Stored data entries
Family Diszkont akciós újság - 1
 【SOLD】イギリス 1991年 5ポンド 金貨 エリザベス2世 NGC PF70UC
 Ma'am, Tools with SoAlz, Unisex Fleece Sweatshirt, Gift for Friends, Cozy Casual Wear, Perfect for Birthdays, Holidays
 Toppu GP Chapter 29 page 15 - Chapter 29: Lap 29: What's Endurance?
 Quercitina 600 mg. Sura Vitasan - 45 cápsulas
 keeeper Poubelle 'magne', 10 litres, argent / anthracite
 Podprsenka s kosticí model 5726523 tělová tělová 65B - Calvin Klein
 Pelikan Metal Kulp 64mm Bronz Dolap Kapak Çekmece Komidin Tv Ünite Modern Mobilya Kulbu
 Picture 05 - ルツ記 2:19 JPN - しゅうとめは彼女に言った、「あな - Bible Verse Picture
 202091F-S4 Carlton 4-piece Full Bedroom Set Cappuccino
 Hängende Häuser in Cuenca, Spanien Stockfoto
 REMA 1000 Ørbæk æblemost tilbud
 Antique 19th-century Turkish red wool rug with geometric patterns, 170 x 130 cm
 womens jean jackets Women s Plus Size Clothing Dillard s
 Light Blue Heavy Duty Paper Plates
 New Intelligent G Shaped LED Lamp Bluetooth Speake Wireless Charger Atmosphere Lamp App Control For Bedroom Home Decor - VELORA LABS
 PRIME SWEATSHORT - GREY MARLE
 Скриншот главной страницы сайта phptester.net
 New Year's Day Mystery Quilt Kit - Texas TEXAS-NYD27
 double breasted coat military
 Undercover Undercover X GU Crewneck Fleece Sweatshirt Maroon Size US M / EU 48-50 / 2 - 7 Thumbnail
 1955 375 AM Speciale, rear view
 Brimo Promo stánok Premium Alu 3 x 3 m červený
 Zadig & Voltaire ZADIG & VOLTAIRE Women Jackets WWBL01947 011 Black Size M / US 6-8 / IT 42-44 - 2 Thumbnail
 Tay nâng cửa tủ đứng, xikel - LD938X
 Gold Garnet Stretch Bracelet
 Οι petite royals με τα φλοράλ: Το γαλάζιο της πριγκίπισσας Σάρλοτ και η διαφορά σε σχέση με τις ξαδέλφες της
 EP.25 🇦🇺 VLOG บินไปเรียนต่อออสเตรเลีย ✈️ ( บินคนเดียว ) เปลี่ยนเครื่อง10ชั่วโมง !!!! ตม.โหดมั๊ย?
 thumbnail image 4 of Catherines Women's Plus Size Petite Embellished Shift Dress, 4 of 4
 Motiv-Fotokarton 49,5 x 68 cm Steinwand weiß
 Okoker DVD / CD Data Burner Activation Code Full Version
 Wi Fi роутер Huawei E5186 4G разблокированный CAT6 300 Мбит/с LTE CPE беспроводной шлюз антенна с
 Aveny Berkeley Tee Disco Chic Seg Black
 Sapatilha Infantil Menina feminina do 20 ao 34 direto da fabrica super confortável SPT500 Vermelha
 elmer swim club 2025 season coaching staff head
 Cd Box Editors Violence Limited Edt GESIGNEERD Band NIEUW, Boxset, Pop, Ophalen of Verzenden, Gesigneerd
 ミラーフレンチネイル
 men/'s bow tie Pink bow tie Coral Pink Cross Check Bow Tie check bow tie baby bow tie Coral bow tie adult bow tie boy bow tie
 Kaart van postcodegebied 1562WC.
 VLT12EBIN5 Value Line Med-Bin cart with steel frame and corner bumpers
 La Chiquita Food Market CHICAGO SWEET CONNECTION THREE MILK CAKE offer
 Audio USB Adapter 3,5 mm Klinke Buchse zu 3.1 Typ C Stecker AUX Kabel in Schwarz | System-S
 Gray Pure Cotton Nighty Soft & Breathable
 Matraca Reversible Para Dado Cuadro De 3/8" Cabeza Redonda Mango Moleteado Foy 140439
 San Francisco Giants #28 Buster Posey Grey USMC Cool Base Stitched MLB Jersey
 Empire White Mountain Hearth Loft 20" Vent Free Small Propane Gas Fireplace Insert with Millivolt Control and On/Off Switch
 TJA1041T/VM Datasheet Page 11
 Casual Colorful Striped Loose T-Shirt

ABOUT THIS TASK
Please retype all of the records, keeping each line exactly as it is.

EXERCISE RESULT
Family Diszkont akciós újság - 1
 【SOLD】イギリス 1991年 5ポンド 金貨 エリザベス2世 NGC PF70UC
 Ma'am, Tools with SoAlz, Unisex Fleece Sweatshirt, Gift for Friends, Cozy Casual Wear, Perfect for Birthdays, Holidays
 Toppu GP Chapter 29 page 15 - Chapter 29: Lap 29: What's Endurance?
 Quercitina 600 mg. Sura Vitasan - 45 cápsulas
 keeeper Poubelle 'magne', 10 litres, argent / anthracite
 Podprsenka s kosticí model 5726523 tělová tělová 65B - Calvin Klein
 Pelikan Metal Kulp 64mm Bronz Dolap Kapak Çekmece Komidin Tv Ünite Modern Mobilya Kulbu
 Picture 05 - ルツ記 2:19 JPN - しゅうとめは彼女に言った、「あな - Bible Verse Picture
 202091F-S4 Carlton 4-piece Full Bedroom Set Cappuccino
 Hängende Häuser in Cuenca, Spanien Stockfoto
 REMA 1000 Ørbæk æblemost tilbud
 Antique 19th-century Turkish red wool rug with geometric patterns, 170 x 130 cm
 womens jean jackets Women s Plus Size Clothing Dillard s
 Light Blue Heavy Duty Paper Plates
 New Intelligent G Shaped LED Lamp Bluetooth Speake Wireless Charger Atmosphere Lamp App Control For Bedroom Home Decor - VELORA LABS
 PRIME SWEATSHORT - GREY MARLE
 Скриншот главной страницы сайта phptester.net
 New Year's Day Mystery Quilt Kit - Texas TEXAS-NYD27
 double breasted coat military
 Undercover Undercover X GU Crewneck Fleece Sweatshirt Maroon Size US M / EU 48-50 / 2 - 7 Thumbnail
 1955 375 AM Speciale, rear view
 Brimo Promo stánok Premium Alu 3 x 3 m červený
 Zadig & Voltaire ZADIG & VOLTAIRE Women Jackets WWBL01947 011 Black Size M / US 6-8 / IT 42-44 - 2 Thumbnail
 Tay nâng cửa tủ đứng, xikel - LD938X
 Gold Garnet Stretch Bracelet
 Οι petite royals με τα φλοράλ: Το γαλάζιο της πριγκίπισσας Σάρλοτ και η διαφορά σε σχέση με τις ξαδέλφες της
 EP.25 🇦🇺 VLOG บินไปเรียนต่อออสเตรเลีย ✈️ ( บินคนเดียว ) เปลี่ยนเครื่อง10ชั่วโมง !!!! ตม.โหดมั๊ย?
 thumbnail image 4 of Catherines Women's Plus Size Petite Embellished Shift Dress, 4 of 4
 Motiv-Fotokarton 49,5 x 68 cm Steinwand weiß
 Okoker DVD / CD Data Burner Activation Code Full Version
 Wi Fi роутер Huawei E5186 4G разблокированный CAT6 300 Мбит/с LTE CPE беспроводной шлюз антенна с
 Aveny Berkeley Tee Disco Chic Seg Black
 Sapatilha Infantil Menina feminina do 20 ao 34 direto da fabrica super confortável SPT500 Vermelha
 elmer swim club 2025 season coaching staff head
 Cd Box Editors Violence Limited Edt GESIGNEERD Band NIEUW, Boxset, Pop, Ophalen of Verzenden, Gesigneerd
 ミラーフレンチネイル
 men/'s bow tie Pink bow tie Coral Pink Cross Check Bow Tie check bow tie baby bow tie Coral bow tie adult bow tie boy bow tie
 Kaart van postcodegebied 1562WC.
 VLT12EBIN5 Value Line Med-Bin cart with steel frame and corner bumpers
 La Chiquita Food Market CHICAGO SWEET CONNECTION THREE MILK CAKE offer
 Audio USB Adapter 3,5 mm Klinke Buchse zu 3.1 Typ C Stecker AUX Kabel in Schwarz | System-S
 Gray Pure Cotton Nighty Soft & Breathable
 Matraca Reversible Para Dado Cuadro De 3/8" Cabeza Redonda Mango Moleteado Foy 140439
 San Francisco Giants #28 Buster Posey Grey USMC Cool Base Stitched MLB Jersey
 Empire White Mountain Hearth Loft 20" Vent Free Small Propane Gas Fireplace Insert with Millivolt Control and On/Off Switch
 TJA1041T/VM Datasheet Page 11
 Casual Colorful Striped Loose T-Shirt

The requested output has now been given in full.